▶ _WORK TO COMPLETE_
Find the lines below holding the word "after" and copy each of them.

▶ _EXCERPTED RECORDS_
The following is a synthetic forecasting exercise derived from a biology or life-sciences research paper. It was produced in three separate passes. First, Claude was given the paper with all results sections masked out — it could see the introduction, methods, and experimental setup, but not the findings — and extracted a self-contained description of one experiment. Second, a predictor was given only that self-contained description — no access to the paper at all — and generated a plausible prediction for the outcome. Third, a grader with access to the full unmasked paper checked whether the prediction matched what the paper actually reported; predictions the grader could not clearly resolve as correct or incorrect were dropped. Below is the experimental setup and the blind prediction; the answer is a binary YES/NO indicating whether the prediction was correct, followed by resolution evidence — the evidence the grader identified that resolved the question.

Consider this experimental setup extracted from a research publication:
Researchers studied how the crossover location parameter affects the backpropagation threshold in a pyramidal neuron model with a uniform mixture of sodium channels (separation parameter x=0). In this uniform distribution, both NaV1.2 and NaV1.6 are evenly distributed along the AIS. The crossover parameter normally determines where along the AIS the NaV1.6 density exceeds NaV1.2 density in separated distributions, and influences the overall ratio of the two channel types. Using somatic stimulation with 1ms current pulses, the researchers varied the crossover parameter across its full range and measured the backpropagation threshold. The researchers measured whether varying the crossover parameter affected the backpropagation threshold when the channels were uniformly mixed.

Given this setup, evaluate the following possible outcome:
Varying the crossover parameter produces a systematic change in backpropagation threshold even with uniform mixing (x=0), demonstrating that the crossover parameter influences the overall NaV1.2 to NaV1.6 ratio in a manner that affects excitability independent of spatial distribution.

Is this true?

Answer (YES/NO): NO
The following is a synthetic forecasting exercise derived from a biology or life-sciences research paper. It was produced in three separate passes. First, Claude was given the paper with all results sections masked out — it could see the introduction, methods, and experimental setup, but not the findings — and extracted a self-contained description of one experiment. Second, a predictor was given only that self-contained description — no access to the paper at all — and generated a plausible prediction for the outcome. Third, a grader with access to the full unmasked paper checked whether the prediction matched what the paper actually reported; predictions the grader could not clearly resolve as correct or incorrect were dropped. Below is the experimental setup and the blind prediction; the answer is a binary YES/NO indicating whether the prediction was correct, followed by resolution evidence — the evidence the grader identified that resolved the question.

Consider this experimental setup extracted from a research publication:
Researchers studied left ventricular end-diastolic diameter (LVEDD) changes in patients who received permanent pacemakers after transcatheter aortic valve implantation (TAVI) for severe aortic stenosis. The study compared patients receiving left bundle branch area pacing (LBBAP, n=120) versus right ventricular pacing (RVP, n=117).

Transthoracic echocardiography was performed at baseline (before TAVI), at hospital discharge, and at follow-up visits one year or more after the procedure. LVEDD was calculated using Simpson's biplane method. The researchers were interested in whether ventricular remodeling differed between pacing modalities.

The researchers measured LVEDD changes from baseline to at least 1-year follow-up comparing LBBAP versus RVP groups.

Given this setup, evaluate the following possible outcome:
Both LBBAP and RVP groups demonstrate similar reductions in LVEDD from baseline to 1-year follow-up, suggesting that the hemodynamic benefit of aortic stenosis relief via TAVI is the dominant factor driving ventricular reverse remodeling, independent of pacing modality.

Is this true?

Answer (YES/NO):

▶ _TASK RESULT_
Researchers studied left ventricular end-diastolic diameter (LVEDD) changes in patients who received permanent pacemakers after transcatheter aortic valve implantation (TAVI) for severe aortic stenosis. The study compared patients receiving left bundle branch area pacing (LBBAP, n=120) versus right ventricular pacing (RVP, n=117).
Transthoracic echocardiography was performed at baseline (before TAVI), at hospital discharge, and at follow-up visits one year or more after the procedure. LVEDD was calculated using Simpson's biplane method. The researchers were interested in whether ventricular remodeling differed between pacing modalities.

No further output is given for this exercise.